Excerpt —
□ □ □ □ □ □ □
This is one of the most gorgeous things I've come across in a while. If you don't read asofterworld, you really should.

Thanksgiving was rather uneventful, but good. I got lots of books as post-birthday gifts. In the middle of Into the Wild by Jon Krakauer, which is excellent so far. Although I didn't get to read much of it on the bus because I was sitting next to a really interesting guy who talked at me for two hours straight. I had to give him water because his throat was dying by the end of it. And even though he was interesting, I hate being talked at, especially while on public transportation. I like to sit and read, or sleep, or just generally think about how much I hate cramped buses. There will be more of these thoughts when I have more time.
Linkoh my!

(no subject) [Nov. 15th, 2007|09:51 pm]
In an unprecedented move, my desire to go home has manifested itself in a massive cleaning of my apartment. As in Clorox wiping the entire kitchen, folding [yes, folding!] my clean laundry pile that kittens seem to enjoy, removing all garbage and extraneous papers from my desk, and pushing the little button on the shower cleaner that hangs in the bathroom. UGH. I want to go home and have a bagel and cream cheese, which I haven't had since getting here in August. That's a personal crime.
□ □ □ □ □ □ □
[Extracted records]
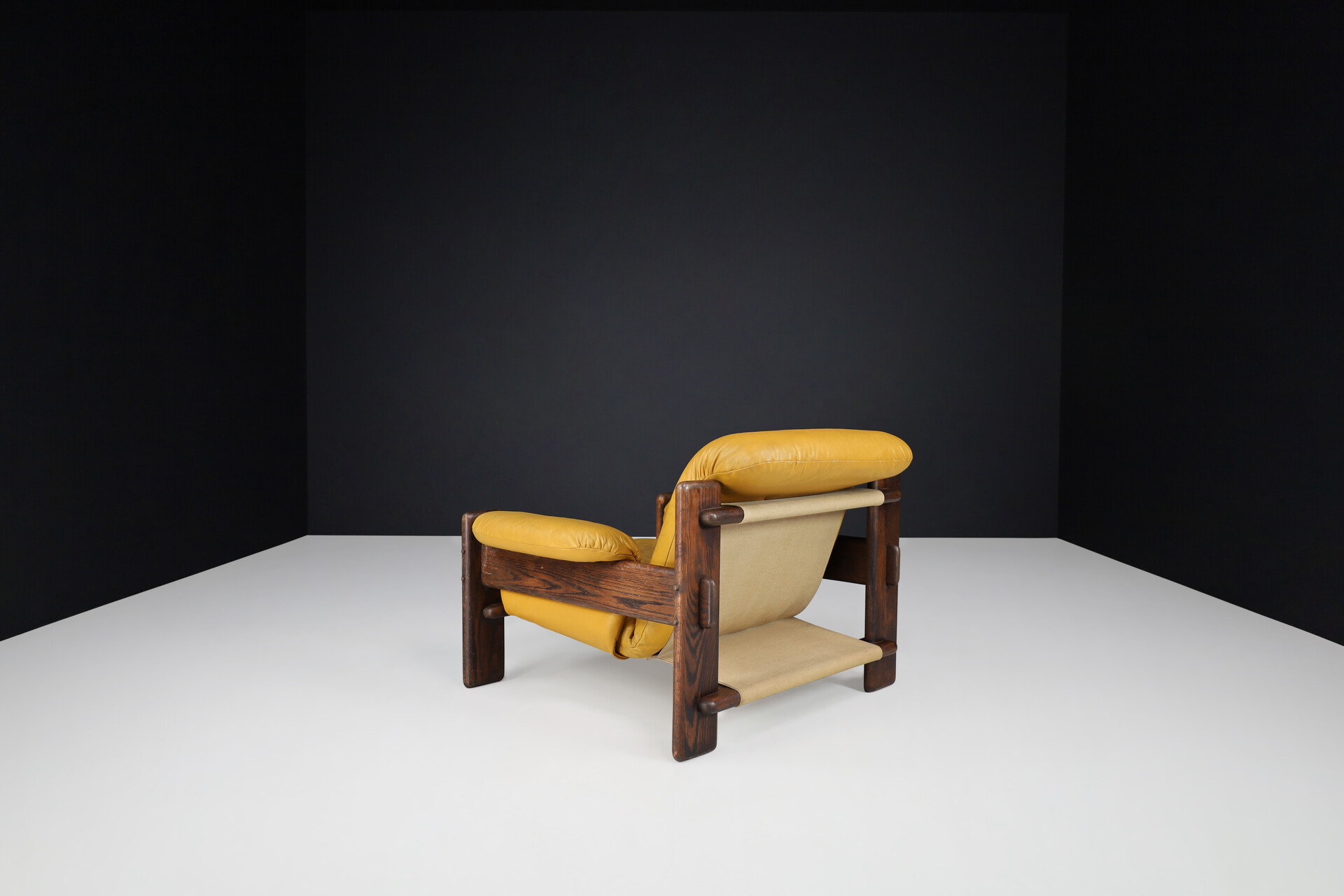 Mid century modern Patinated Leather and oak Lounge chair, The Netherlands 1970s Late-20th century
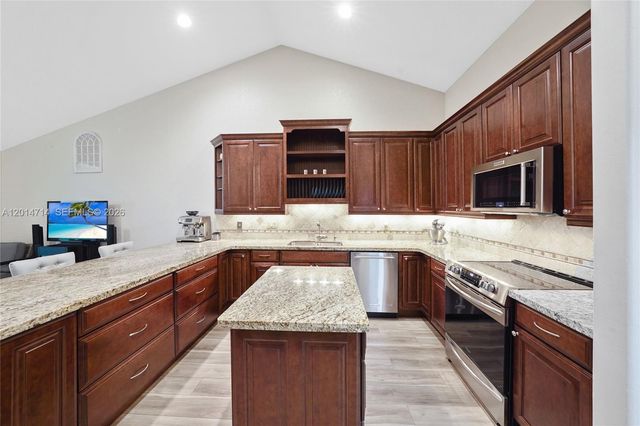 1190 Balboa Ct, Weston, FL 33326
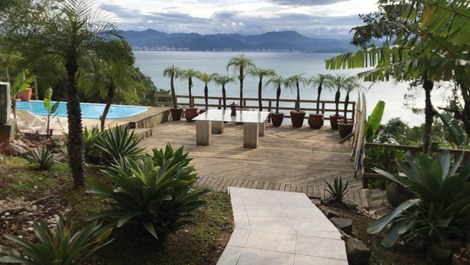 Casa con espectaculares vistas al mar, 5 suites!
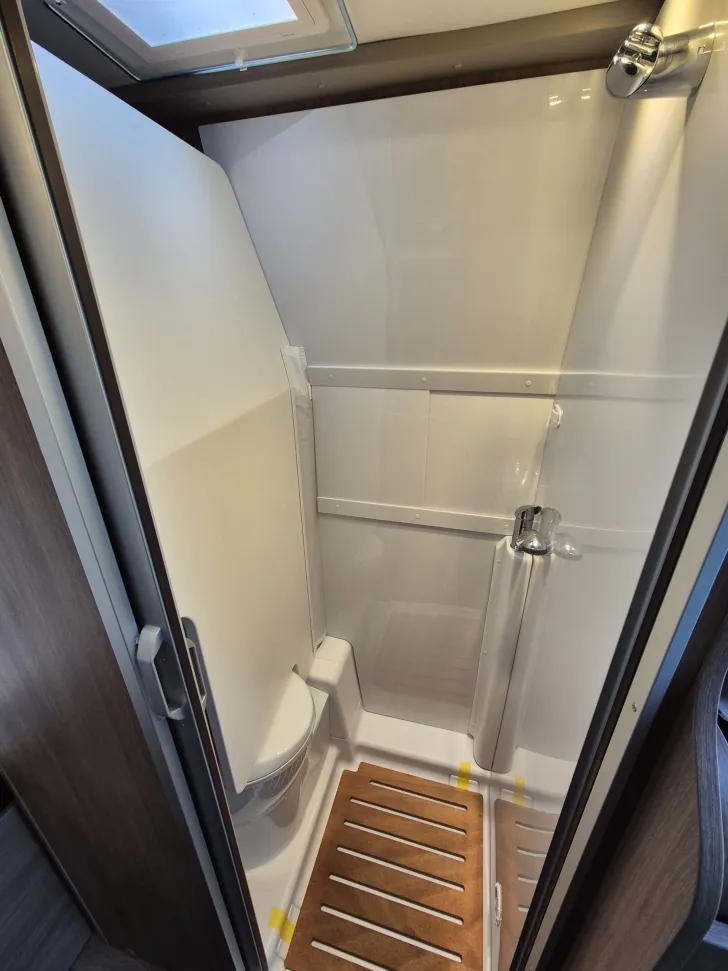 Fahrzeugbild Carado CV600 PRO+*Automatik*Schwenkbad* #23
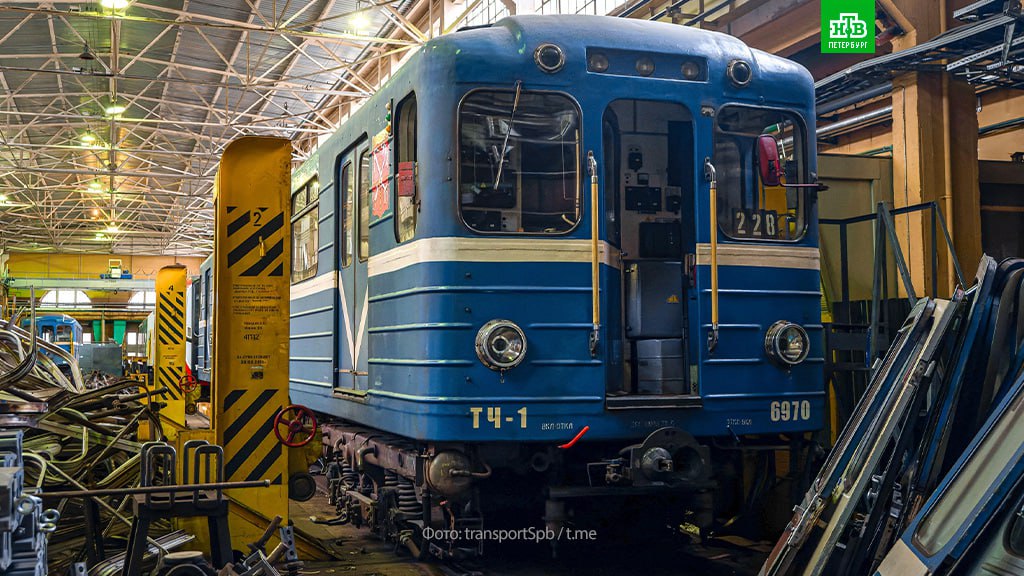 В Петербурге завершилась эксплуатация вагонов Ема-502/Ем-501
□ □ □ □ □ □ □
Action item —
Answer these questions from the blog excerpt:
(a) Which book is the writer in the middle of, and who wrote it?
(b) What did the writer give the man on the bus?
(c) What does the writer want to eat at home?
These data have no connection to the blog excerpt.

Answer to this exercise —
(a) Into the Wild, by Jon Krakauer.
(b) Water.
(c) A bagel and cream cheese.